ARTICLE AD BOX
Festival dibuka langsung oleh Bupati Tabanan I Komang Gede Sanjaya, didampingi Rai Wahyuni Sanjaya, dengan penabuhan kulkul sebagai tanda dimulainya acara. Turut hadir Wakil Bupati I Made Dirga dan istri, Ketua DPRD, Forkopimda, serta jajaran perangkat daerah.
Dalam sambutannya, Bupati Sanjaya menyampaikan bahwa kegiatan ini merupakan bentuk nyata komitmen pemerintah dalam mendukung pelestarian budaya sejak usia dini.
“Ogoh-ogoh mini ini adalah bagian dari Festival Singasana II yang juga melibatkan ogoh-ogoh dewasa. Antusiasme anak-anak, orang tua, dan sekaa teruna menunjukkan betapa pentingnya pelestarian budaya dilakukan secara menyeluruh dan berkelanjutan,” ujarnya.

Bupati menegaskan bahwa Festival Ogoh-Ogoh Singasana akan menjadi agenda rutin menjelang Hari Raya Nyepi. “Kegiatan ini bukan hanya ritual budaya, tapi juga wadah ekspresi dan kreativitas generasi muda. Pemerintah akan terus memfasilitasi, tergantung antusiasme masyarakat,” tambahnya.
Pawai Ogoh-Ogoh Mini menampilkan berbagai karya kreatif anak-anak TK, dibantu para guru dan orang tua. Setiap peserta mendapatkan dana partisipasi sebesar Rp10 juta sesuai arahan Bupati.
Rai Wahyuni Sanjaya yang juga Bunda PAUD Kabupaten Tabanan turut mengapresiasi semangat para peserta. “Anak-anak inilah pelestari budaya kita ke depan. Semoga kegiatan seperti ini terus berlanjut setiap tahun,” katanya.
Kepala Dinas Kebudayaan Tabanan I Made Yudiana mengungkapkan, kegiatan ini tak lepas dari dukungan penuh Bupati dan jajaran. “Kami mewakili anak-anak TK menghaturkan terima kasih atas ruang, waktu, dan anggaran yang diberikan untuk mendukung kreativitas mereka,” ujarnya.
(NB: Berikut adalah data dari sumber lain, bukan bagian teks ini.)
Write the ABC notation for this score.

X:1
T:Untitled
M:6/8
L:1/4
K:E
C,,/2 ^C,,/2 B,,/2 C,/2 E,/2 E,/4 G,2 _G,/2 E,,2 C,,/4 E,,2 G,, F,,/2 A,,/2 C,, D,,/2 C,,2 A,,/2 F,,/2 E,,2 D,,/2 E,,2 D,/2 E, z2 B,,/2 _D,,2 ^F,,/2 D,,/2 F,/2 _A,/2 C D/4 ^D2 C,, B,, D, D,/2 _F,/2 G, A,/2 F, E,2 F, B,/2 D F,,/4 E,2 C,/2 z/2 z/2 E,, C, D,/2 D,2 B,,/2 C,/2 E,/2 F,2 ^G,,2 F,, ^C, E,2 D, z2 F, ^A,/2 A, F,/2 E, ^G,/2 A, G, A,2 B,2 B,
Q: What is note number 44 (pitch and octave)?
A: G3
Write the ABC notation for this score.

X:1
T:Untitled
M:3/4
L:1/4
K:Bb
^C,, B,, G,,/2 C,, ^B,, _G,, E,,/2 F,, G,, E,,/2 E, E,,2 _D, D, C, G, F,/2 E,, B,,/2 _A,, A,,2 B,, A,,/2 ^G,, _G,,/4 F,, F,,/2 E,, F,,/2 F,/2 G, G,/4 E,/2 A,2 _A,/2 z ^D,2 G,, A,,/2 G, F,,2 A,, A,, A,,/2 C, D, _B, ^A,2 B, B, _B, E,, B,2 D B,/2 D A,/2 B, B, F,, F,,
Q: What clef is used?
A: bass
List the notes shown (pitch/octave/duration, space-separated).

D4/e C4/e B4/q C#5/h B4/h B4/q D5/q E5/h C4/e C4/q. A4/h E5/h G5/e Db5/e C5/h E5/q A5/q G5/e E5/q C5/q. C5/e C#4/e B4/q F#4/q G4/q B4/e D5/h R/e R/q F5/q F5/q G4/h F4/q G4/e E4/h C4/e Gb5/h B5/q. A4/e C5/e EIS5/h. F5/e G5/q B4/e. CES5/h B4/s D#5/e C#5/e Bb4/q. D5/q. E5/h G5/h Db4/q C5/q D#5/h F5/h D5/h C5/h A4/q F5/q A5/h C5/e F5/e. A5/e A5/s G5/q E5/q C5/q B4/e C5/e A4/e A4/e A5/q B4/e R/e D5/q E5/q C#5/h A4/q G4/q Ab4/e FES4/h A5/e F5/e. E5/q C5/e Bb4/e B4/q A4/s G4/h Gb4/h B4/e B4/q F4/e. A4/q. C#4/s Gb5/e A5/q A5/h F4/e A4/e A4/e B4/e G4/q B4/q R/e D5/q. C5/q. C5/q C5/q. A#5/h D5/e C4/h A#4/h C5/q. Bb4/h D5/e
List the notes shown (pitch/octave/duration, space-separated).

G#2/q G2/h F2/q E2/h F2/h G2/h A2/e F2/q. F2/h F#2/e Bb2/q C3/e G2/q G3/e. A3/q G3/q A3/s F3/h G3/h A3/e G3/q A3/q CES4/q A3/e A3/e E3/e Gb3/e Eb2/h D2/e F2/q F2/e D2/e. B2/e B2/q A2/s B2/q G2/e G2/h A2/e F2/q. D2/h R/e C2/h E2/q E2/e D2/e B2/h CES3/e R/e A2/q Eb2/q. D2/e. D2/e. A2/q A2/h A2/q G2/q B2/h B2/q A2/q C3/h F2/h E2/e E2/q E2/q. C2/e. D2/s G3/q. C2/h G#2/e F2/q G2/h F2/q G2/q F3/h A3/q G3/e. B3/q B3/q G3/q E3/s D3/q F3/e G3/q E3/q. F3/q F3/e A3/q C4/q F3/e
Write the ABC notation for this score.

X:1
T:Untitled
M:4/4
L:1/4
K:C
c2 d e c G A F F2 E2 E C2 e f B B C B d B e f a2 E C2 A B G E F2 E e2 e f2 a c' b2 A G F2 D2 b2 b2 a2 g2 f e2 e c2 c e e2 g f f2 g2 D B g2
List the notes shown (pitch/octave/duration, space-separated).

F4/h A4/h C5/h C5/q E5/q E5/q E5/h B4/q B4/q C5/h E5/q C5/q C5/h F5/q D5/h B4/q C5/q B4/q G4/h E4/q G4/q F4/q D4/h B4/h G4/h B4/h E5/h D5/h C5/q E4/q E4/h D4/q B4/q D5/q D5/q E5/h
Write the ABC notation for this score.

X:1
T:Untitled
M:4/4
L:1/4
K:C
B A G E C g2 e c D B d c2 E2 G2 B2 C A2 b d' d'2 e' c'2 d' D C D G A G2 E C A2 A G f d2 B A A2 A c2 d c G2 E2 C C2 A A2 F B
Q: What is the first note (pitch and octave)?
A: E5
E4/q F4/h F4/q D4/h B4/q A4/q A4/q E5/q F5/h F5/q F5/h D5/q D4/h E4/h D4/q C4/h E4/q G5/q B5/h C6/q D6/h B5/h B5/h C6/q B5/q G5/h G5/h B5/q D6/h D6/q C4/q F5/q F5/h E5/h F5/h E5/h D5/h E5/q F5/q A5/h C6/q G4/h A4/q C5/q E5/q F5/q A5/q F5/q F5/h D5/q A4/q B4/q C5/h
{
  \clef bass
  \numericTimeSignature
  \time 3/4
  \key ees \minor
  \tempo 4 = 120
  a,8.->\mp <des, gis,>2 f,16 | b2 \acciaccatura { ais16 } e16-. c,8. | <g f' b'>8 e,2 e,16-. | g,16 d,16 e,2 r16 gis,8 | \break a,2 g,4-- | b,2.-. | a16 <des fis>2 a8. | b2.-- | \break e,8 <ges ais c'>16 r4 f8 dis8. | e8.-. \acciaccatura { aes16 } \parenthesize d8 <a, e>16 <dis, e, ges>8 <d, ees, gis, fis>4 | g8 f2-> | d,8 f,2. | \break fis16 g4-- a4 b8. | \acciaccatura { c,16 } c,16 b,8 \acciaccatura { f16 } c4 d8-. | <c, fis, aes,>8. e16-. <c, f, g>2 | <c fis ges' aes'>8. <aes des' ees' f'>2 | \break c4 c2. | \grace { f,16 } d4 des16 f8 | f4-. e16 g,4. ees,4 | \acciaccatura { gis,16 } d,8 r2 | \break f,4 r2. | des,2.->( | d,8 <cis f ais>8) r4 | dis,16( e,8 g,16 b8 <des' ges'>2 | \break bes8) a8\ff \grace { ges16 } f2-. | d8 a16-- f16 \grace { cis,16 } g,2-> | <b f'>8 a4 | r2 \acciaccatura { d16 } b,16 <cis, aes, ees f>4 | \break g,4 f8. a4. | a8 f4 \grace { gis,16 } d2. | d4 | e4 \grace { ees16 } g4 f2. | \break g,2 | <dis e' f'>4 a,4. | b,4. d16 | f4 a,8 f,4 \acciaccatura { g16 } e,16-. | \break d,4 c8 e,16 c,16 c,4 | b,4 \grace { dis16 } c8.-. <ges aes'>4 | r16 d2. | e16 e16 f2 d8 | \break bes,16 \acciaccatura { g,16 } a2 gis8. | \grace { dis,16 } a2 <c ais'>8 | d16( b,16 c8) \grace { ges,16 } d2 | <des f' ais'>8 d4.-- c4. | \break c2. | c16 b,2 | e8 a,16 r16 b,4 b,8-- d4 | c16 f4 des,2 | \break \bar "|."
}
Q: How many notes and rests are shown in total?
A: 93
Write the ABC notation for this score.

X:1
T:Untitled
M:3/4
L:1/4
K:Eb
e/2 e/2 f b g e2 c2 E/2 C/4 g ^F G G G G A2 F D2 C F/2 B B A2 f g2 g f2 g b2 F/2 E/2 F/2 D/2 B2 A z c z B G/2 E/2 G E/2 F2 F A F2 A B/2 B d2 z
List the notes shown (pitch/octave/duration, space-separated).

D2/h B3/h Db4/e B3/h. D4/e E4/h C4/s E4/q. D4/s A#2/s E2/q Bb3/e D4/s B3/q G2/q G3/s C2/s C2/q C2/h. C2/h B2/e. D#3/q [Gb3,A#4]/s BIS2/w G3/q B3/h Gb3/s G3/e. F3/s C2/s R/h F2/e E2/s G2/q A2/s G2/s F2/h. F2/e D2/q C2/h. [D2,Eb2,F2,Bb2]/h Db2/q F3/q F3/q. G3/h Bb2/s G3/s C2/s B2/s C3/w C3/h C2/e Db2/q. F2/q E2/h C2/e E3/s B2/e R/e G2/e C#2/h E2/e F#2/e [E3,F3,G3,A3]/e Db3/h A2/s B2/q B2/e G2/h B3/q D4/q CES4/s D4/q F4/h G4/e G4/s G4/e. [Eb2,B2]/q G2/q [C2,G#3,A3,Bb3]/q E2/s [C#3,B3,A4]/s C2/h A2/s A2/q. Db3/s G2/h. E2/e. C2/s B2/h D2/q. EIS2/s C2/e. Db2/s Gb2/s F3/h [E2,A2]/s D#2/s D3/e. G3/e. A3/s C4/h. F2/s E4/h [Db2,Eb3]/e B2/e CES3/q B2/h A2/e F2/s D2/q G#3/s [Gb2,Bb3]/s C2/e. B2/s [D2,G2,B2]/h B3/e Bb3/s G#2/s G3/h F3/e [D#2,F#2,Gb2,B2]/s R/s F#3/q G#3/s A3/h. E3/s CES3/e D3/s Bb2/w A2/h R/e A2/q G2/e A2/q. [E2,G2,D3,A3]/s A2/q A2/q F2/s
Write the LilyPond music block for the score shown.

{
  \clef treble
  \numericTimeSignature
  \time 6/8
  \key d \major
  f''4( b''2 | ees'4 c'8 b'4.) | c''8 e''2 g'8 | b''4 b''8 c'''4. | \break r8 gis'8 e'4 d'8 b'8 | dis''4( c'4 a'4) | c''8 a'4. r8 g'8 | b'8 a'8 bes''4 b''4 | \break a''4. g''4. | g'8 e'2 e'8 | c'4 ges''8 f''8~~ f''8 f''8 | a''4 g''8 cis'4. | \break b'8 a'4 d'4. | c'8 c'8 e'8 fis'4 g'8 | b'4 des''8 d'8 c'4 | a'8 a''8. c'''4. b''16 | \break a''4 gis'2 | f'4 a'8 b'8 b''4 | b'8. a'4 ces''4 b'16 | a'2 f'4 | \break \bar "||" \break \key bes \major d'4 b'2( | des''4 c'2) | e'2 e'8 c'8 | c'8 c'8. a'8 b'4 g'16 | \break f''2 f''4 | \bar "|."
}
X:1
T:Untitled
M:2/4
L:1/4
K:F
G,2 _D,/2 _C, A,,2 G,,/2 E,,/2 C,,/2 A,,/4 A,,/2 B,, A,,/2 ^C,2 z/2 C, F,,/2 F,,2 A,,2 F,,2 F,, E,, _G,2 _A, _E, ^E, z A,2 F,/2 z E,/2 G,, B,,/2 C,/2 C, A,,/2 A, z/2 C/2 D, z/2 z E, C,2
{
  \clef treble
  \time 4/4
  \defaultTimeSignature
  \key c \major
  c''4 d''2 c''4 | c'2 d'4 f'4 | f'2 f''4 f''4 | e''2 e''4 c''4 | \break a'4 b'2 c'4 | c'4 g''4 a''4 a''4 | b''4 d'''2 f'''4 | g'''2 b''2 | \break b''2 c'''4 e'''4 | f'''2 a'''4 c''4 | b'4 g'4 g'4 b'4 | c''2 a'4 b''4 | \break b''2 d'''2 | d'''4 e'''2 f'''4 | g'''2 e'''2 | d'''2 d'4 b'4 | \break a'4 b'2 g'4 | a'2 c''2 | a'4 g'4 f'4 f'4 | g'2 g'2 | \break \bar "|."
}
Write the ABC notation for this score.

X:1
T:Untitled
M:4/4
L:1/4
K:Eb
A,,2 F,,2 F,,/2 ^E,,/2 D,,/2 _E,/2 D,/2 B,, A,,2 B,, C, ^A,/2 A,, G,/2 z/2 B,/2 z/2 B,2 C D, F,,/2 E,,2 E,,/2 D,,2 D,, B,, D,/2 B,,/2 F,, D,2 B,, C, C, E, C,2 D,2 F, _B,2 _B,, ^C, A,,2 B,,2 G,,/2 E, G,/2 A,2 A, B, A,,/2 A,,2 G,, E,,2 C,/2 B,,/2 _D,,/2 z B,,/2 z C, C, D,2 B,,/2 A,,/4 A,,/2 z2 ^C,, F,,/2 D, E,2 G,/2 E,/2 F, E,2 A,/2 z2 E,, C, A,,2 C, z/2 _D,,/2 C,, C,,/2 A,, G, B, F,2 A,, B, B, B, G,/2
Sementara itu, pada parade ogoh-ogoh dewasa, tema pelestarian lingkungan diangkat sebagai pesan utama. Sebagian besar karya menggunakan bahan ramah lingkungan.
Salah satu ogoh-ogoh yang menarik perhatian warga adalah Amuk Sang Wananing Bhuta Raja, karya Sekaa Teruna Mekar, Banjar Meliling Kangin, Kecamatan Kerambitan. Arsitek ogoh-ogoh ini, I Gede Widiantara, menjelaskan bahwa tokoh tersebut menggambarkan amarah penguasa hutan atas kerusakan alam akibat ulah manusia.
“Pesan kami jelas, agar manusia kembali mencintai alam, menjaga hutan, dan merenungi dampak kerusakan lingkungan,” ujar Widiantara. Ogoh-ogoh bermuka gajah ini digarap selama tiga bulan dan dipastikan tanpa kendala dana.
Bendesa Adat Meliling, I Nyoman Sukarya, menyampaikan kebanggaannya karena karya dari wilayahnya kembali terlibat dalam parade. Ia berharap pemerintah terus mendukung ajang-ajang budaya seperti ini.
Bupati Sanjaya menegaskan pentingnya orisinalitas dalam seni ogoh-ogoh dan meminta para juri menilai dengan adil dan profesional. Ia juga mengimbau masyarakat untuk menggunakan alat musik tradisional seperti gong dan tektekan, bukan sound system, demi menjaga nilai-nilai budaya lokal.
“Untuk memperkuat dan melestarikan budaya Bali, tahun depan festival seperti ini akan kembali digelar, lebih megah dan meriah. Ini bagian dari pembangunan jilid dua menuju Tabanan Era Baru yang madani,” pungkas Bupati Sanjaya.